◆ Excerpted passage
-=-=-

There is a phenomenon which moves through forces generated within itself, which continually takes in and expels matter. When that matter becomes part of “it”, or whether the 2-3 kg of symbiotic bacteria living on or inside it is part of “it”, is a question making it even more difficult to state what “it” is. Similarly it continually takes in ideas and sense-impressions, which it processes. Increasingly, “I” do not feel that the word “I” relates to any particular part of this phenomenon. It is greater than I know. Specifically, it is greater than anything I could identify as my conscious self, and I don’t know what consciousness is.
Just as my brain will form patterns from what I see, which leads to optical illusions, so possibly consciousness is an illusion, a set of sensations or processes within the phenomenon imagined to be one continuous discrete phenomenon. But memories pop into consciousness from somewhere, “the unconscious”, or words can elude me- “It’s on the tip of my tongue”- so the conscious self is continually affected by the unconscious.
I know there is no homunculus living inside my skull and looking out- I know this because I am aware of where my toes are, right now (in “toe separators” so that I can apply “superGel” candy pink colour, actually. The things we do for beauty.) “I” am the whole phenomenon, unconscious and conscious. I know that the conscious part is not the decision making part: where subjects were told to move one of their hands, and to choose which one to move, brain scanning equipment showed a choice made within the brain before the subject was aware of it. So my conscious may be of benefit to the phenomenon to explain its decisions, to rationalise rather than to decide.
I can tell you without consciousness of lying what I would do in a particular situation, then find myself in that situation and do something else entirely. So, consciousness may have the effect and benefit for me of fooling others. I would say that if I were sexually assaulted I would resist, but for the fact that when I was sexually assaulted in Piccadilly Gardens, Manchester, in the late 1990s I did not. I don’t know what I would do. I hope I would resist.

-=-=-

◆ Supplied records
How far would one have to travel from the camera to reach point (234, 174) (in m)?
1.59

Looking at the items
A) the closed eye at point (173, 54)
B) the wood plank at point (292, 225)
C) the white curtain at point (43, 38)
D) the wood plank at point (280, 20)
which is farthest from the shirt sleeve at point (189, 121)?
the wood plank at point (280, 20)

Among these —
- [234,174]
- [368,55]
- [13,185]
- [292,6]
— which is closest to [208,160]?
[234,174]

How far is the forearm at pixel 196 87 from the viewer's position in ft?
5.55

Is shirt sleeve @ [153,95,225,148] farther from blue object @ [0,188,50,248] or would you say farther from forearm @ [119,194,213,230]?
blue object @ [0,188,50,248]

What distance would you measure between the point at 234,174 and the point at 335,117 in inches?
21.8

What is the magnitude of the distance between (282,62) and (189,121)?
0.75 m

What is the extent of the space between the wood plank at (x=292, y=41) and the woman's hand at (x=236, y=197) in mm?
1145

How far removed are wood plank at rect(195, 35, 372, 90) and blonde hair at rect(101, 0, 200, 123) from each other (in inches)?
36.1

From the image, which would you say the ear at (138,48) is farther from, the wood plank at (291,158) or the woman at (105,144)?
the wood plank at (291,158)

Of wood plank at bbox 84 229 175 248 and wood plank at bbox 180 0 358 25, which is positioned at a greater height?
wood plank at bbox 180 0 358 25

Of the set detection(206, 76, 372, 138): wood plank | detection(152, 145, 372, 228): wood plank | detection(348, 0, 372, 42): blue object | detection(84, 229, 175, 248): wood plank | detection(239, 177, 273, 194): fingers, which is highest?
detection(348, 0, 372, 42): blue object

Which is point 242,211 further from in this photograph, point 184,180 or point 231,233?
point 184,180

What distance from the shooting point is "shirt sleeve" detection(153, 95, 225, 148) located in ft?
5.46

-=-=-

◆ Complete the following
1. According to the passage on consciousness and the self, how many kilograms of symbiotic bacteria live on or inside the phenomenon?
2. Continue the passage on consciousness and the self from its final sentence.

◆ Written responses
1. 2-3 kg

2.
I know I am not “rational”, if by that you mean doing what is clearly in my interests, rationally calculated. I have desires which are irrational, and depending on how important it is to me to appear rational I am conflicted. I have desires which conflict in any case. “I hope I would resist” shows conflicting, unknown desires.
Sometimes I am aware of what I am feeling, and sometimes I am not. Sometimes feeling overwhelms me, and it seems like if I try to suppress it the unconscious part of me will not be ignored, and makes me cry or shout to make me conscious of it; or I can simply feel it without external sign. Sometimes there is external sign without me being conscious of the feeling.
I can remember the process when it was younger, when most of the atoms and cells of which it is made up, and most of its ideas, were different, and in some way it seems to make sense to call that earlier process “me”. Perhaps this is simply because the culture suggests we do.
I feel “leadings” in the Quaker manner. I feel “moved”. It seems to me these things emerge from my unconscious rather than from some supernatural power; but in my experiences religious practices such as the Quaker meeting have value.